Bruins general manager Peter Chiarelli expects the days leading up to this year’s NHL draft to be especially active on the trade front. He just doesn’t anticipate his own club getting involved in the frenzy.
The draft is always a hotbed of trade activity, second only to the in-season trade deadline for getting deals done. But this year the trade talk leading up to the draft, which takes place Friday and Saturday in Pittsburgh, has been even more intense than usual.
“There is a lot more chatter this year at this time,” Chiarelli said in a conference call with reporters on Monday.
“I think historically there’s always this talk, but I don’t know if there’s this much talk,” Chiarelli added. “It always does ramp up right now because there’s picks that will be available on Friday and Saturday.
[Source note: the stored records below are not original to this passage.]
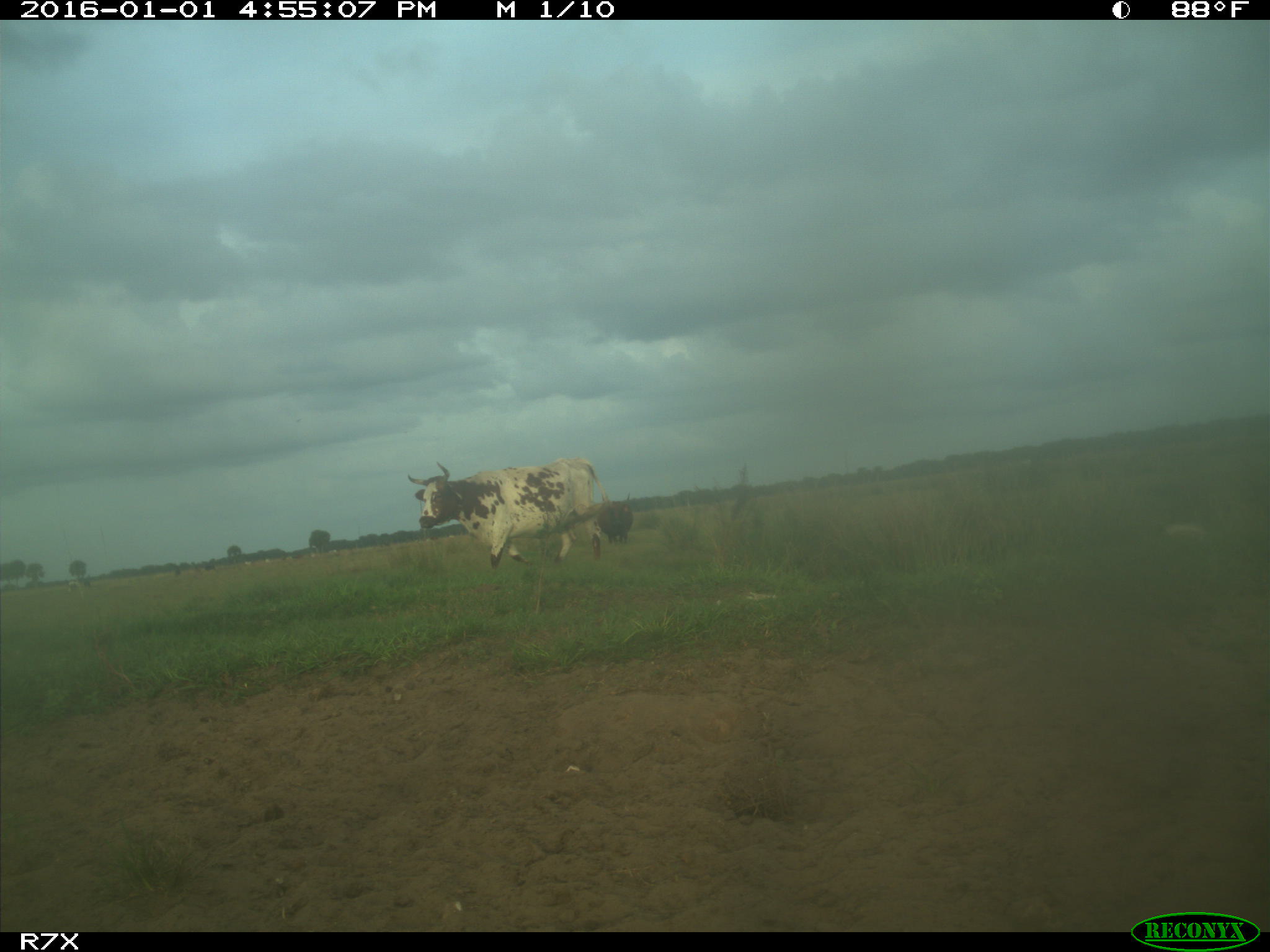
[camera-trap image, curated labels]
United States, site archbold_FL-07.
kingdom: Animalia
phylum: Chordata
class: Mammalia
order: Artiodactyla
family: Bovidae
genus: Bos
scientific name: Bos taurus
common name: domestic cow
Bos taurus (domestic cow).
Specifically to this year, I think it’s a function of the shallow pool of free agents. So you’ve got teams that may not delve into the free agency or they’re trying to be proactive and trying to acquire guys prior to free agency because when the pool is shallow, the prices get pretty high.”
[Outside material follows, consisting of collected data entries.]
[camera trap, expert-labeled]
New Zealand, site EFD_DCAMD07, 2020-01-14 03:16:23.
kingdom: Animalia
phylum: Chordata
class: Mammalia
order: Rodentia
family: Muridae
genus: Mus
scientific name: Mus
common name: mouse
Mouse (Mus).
The prices on the trade market aren’t exactly a bargain, either. Columbus may finally trade star forward Rick Nash this week, but the Blue Jackets haven’t come down on their demands even after being unable to find a taker at the deadline. Edmonton and Columbus may also be open to dealing the top two picks in the draft, but those selections won’t come cheap.
The Bruins aren’t likely to get into the Nash sweepstakes and have their lineup largely set for the upcoming season. That leaves Chiarelli content to be largely a spectator in this coming wave of moves, waiting instead to explore the options in free agency and the second round of deals that will follow later in the summer.
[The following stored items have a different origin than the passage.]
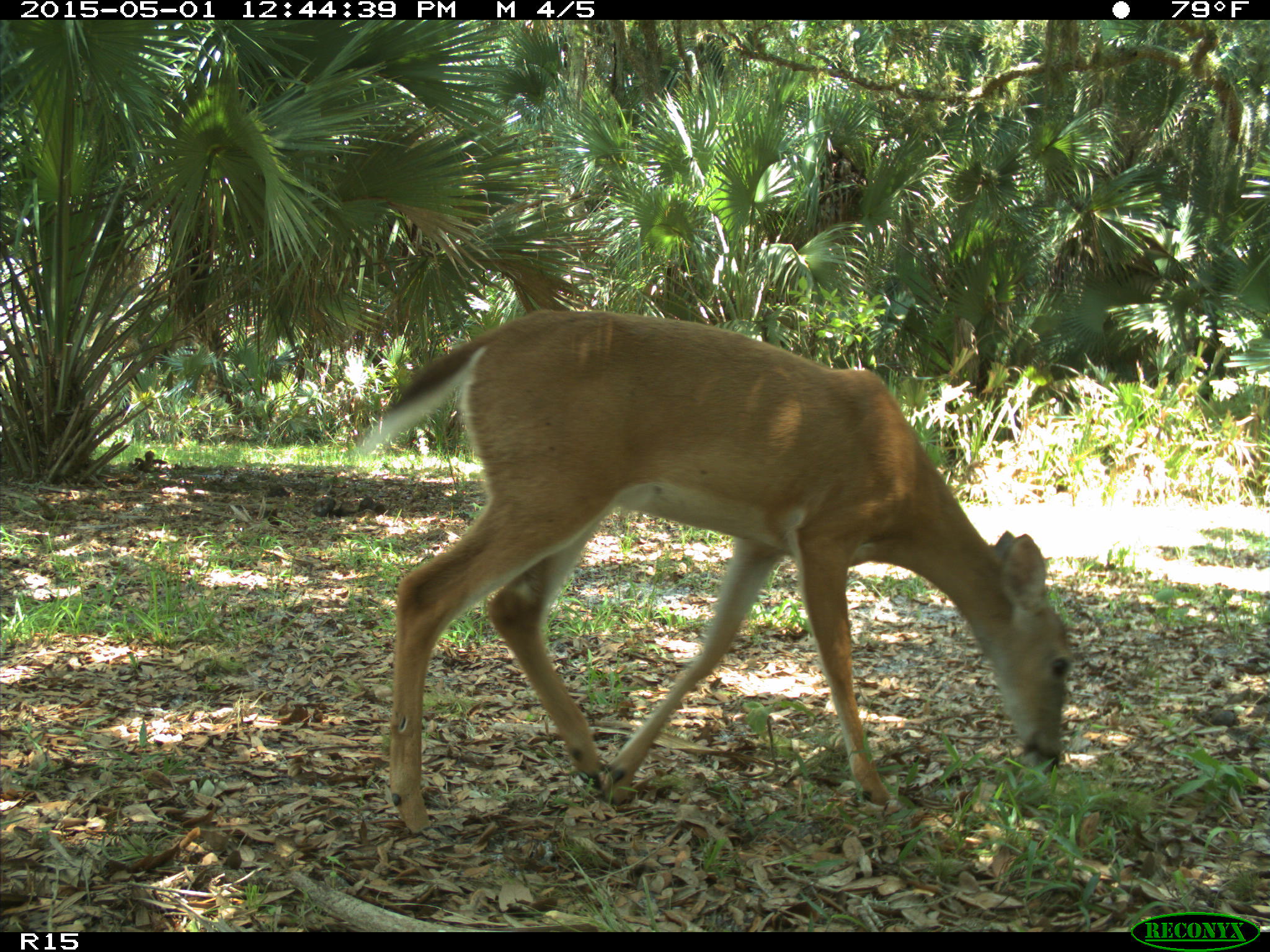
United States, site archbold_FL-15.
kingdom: Animalia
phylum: Chordata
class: Mammalia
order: Artiodactyla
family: Cervidae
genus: Odocoileus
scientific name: Odocoileus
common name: deer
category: unidentified deer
Unidentified deer (deer) (Odocoileus).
“The reality is that the trade market right now is the most active,” Chiarelli said. “What will happen is, come July, that will take a bit of a backseat to free agency. And once we go through that first trounce of free agents, then the trade market will reemerge.
“Right now with the trade market the way it is, I’ll make some calls, but frankly I’m more apt to wait until the free agent market and then the secondary market,” Chiarelli added. “I call it the secondary trade market, but it’s fairly significant. My objective will probably be to wait unless something falls in my lap.”
If Chiarelli does get an offer he can’t refuse, it’s not likely to come completely out of the blue. He noted just how much time and effort goes into getting a deal done, and how many of the trades that take place this week at the draft will have had their origins in talks before last year’s deadline.
“A lot of the work you do leading up to the trade deadline does carry over,” Chiarelli said. “What I try to do along those lines is try to plant seeds, set up deals at the trade deadline for the summer or for the fall. There’s a lot of legwork that goes into making a trade. They’re hard to do now. My preparation for this trade market and the upcoming trade markets starts before the trade deadline.
“Usually those deals that happen or are talked about at the trade deadline are more for the moment,” Chiarelli added. “But you do get a sense of where guys feel where their roster might be in late June or early July.”
After re-signing Daniel Paille, Gregory Campbell and Chris Kelly in recent weeks to keep the bulk of the 2011 Cup-winning lineup intact, Chiarelli knows where his roster stands as the draft approaches. But he’s always exploring every option to improve his club. This week’s draft will provide plenty of opportunities to do that, and not just by adding new prospects to the system with the Bruins’ own picks.